Question

Fe2O3+2Al=Al2O3+2Fe
A welder has 1.873 × 10^2 g Fe2O3 and 94.51 g Al in his welding kit. Which reactant will he run out of first? (options: Fe2O3 or Al.......it's Fe2O3).
How much of this reactant should he order to make sure he runs out of both reactants at the same time?

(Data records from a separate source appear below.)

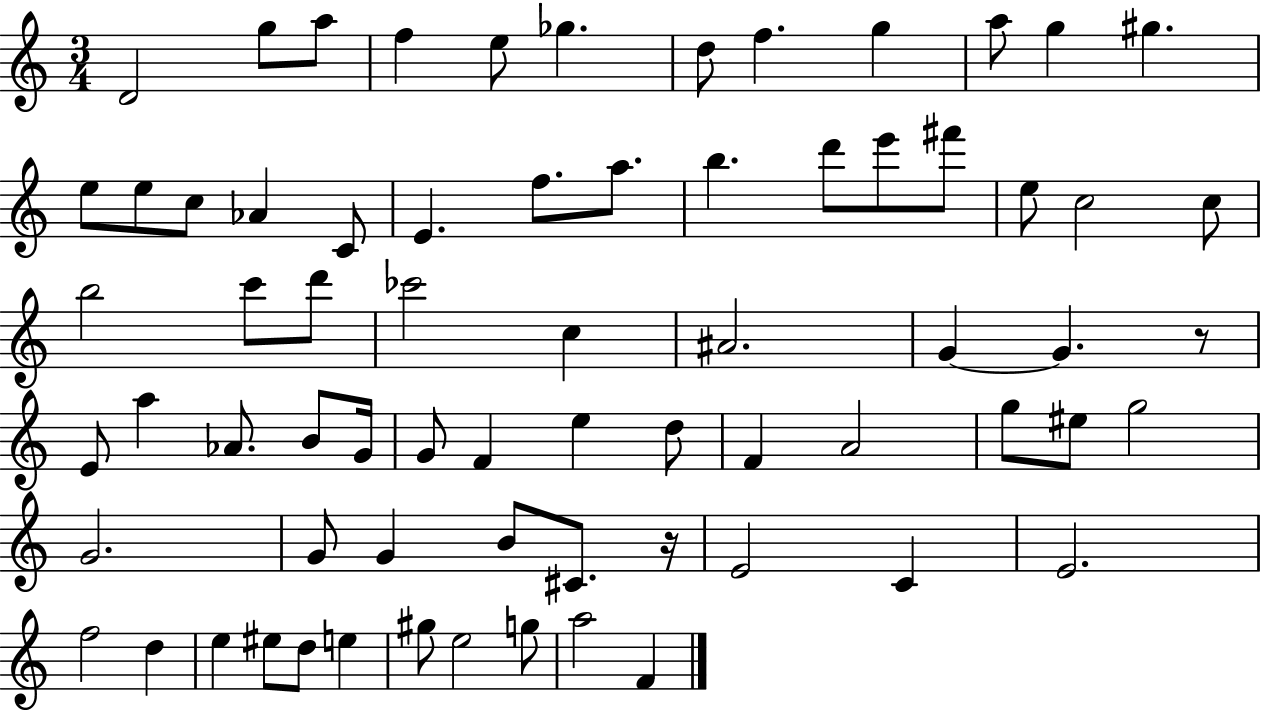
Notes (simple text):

D4/h G5/e A5/e F5/q E5/e Gb5/q. D5/e F5/q. G5/q A5/e G5/q G#5/q. E5/e E5/e C5/e Ab4/q C4/e E4/q. F5/e. A5/e. B5/q. D6/e E6/e F#6/e E5/e C5/h C5/e B5/h C6/e D6/e CES6/h C5/q A#4/h. G4/q G4/q. R/e E4/e A5/q Ab4/e. B4/e G4/s G4/e F4/q E5/q D5/e F4/q A4/h G5/e EIS5/e G5/h G4/h. G4/e G4/q B4/e C#4/e. R/s E4/h C4/q E4/h. F5/h D5/q E5/q EIS5/e D5/e E5/q G#5/e E5/h G5/e A5/h F4/q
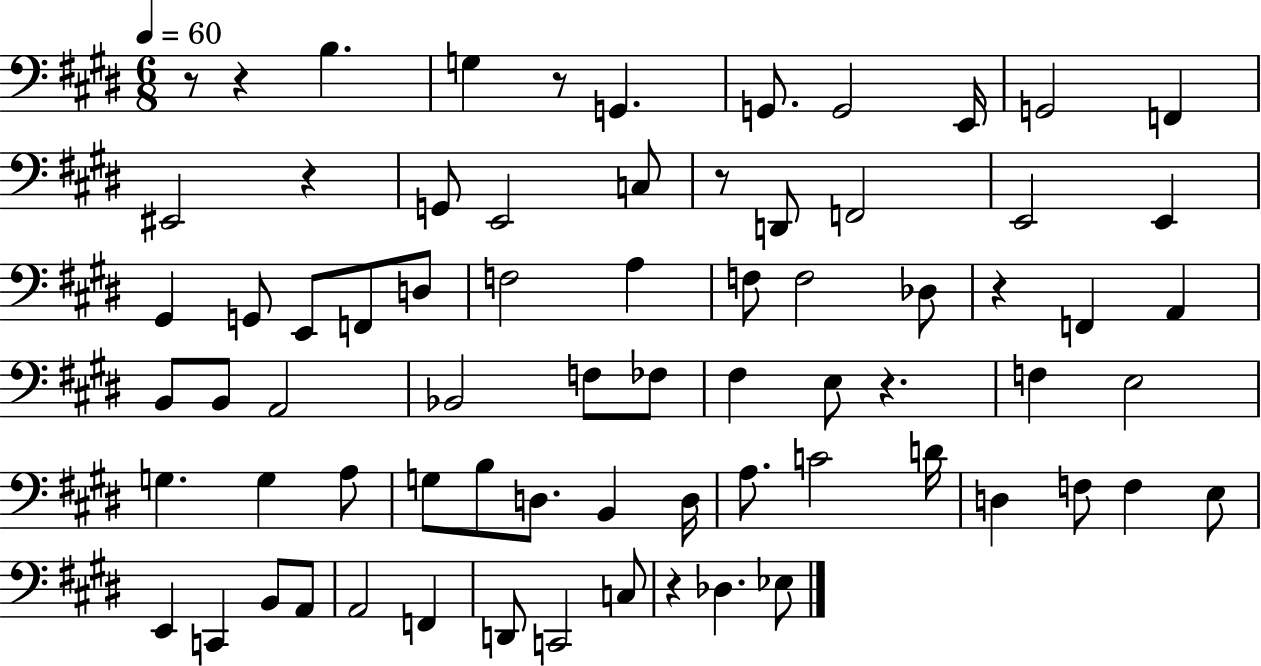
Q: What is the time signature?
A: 6/8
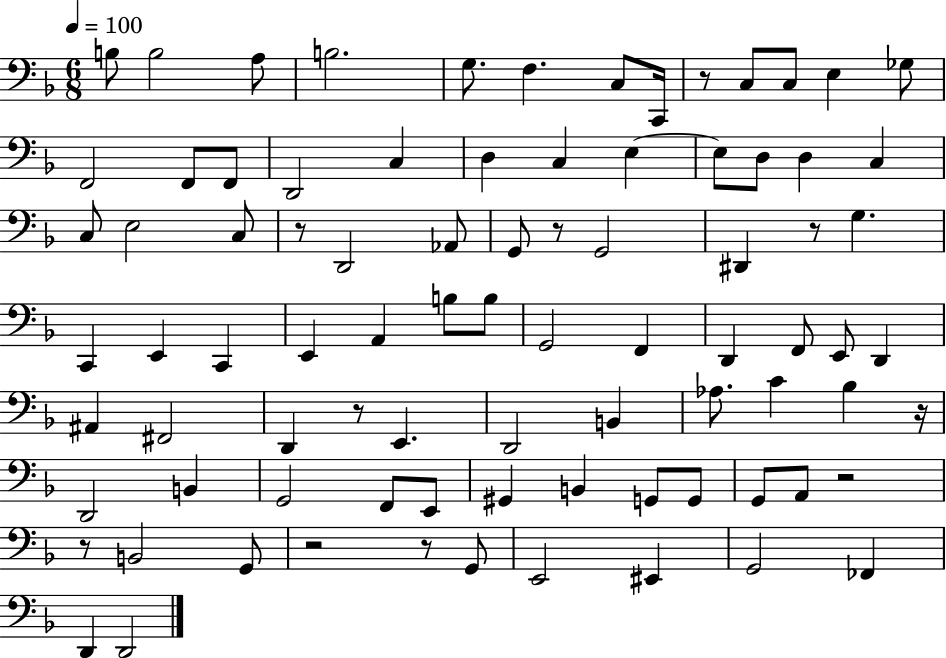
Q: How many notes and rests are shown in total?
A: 85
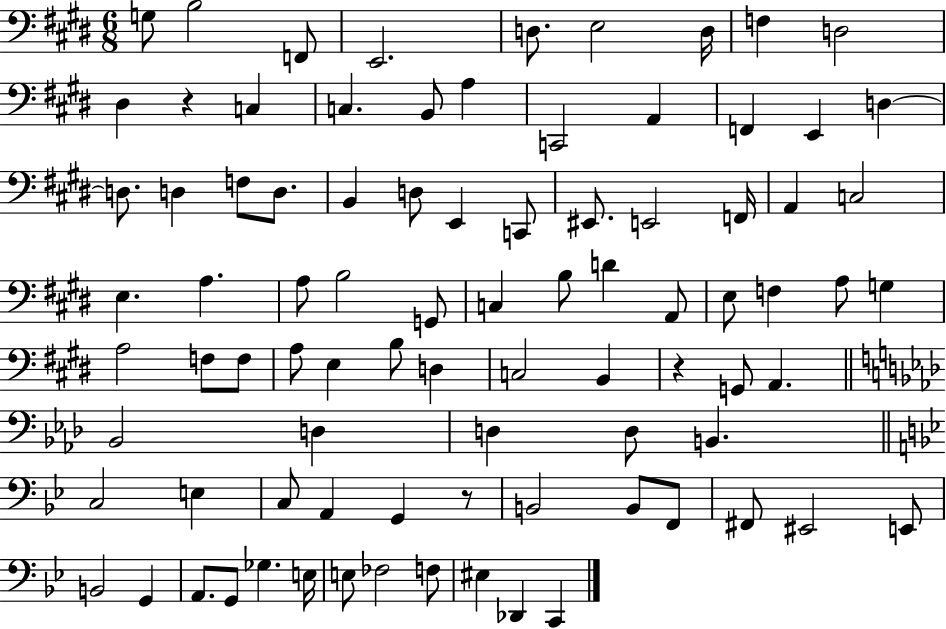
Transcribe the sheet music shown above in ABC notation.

X:1
T:Untitled
M:6/8
L:1/4
K:E
G,/2 B,2 F,,/2 E,,2 D,/2 E,2 D,/4 F, D,2 ^D, z C, C, B,,/2 A, C,,2 A,, F,, E,, D, D,/2 D, F,/2 D,/2 B,, D,/2 E,, C,,/2 ^E,,/2 E,,2 F,,/4 A,, C,2 E, A, A,/2 B,2 G,,/2 C, B,/2 D A,,/2 E,/2 F, A,/2 G, A,2 F,/2 F,/2 A,/2 E, B,/2 D, C,2 B,, z G,,/2 A,, _B,,2 D, D, D,/2 B,, C,2 E, C,/2 A,, G,, z/2 B,,2 B,,/2 F,,/2 ^F,,/2 ^E,,2 E,,/2 B,,2 G,, A,,/2 G,,/2 _G, E,/4 E,/2 _F,2 F,/2 ^E, _D,, C,,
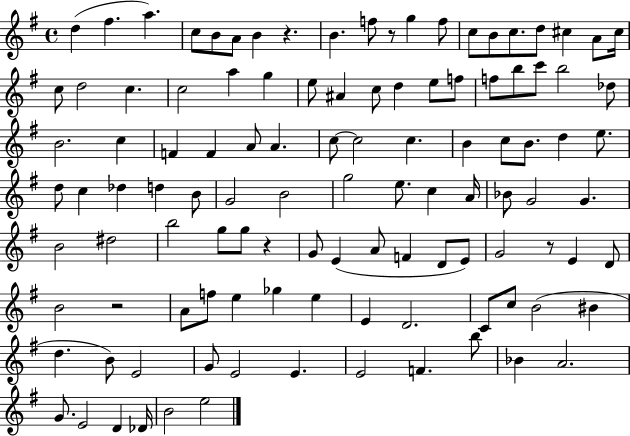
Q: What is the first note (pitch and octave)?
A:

He should order ___g of the limiting reactant.

Answer 1

irst convert the number of grams of each to moles. \[\sf 1.873 ~x~ 10^2 \text{g}~ Fe_2O_3\cdot \frac{1~\text{mol}~Fe_2O_3}{159.7~\text{g}~Fe_2O_3} =~?~ mol~Fe_2O_3 ~(have) \]\[\sf 94.51~g~Al \cdot \frac{1 ~mol ~Al}{26.98~g ~Al}=~? ~mol~Al~(have)\]Then pick one of the two to do a mole to mole ratio. \[\sf ~?~mol~Al \cdot \frac{1~mol~Fe_2O_3}{2~mol~Al}=~?~\text{mol of}~~Fe_2O_2 ~is~needed~\]If the amount needed is bigger than the amount you have, then the element or compound you used to find the mole ratio is the LR. If the moles of \(\sf Fe_2O_3\) needed is less than what you have, then that element or compound is the excess.

Answer 2

Thank you soooo much!!!!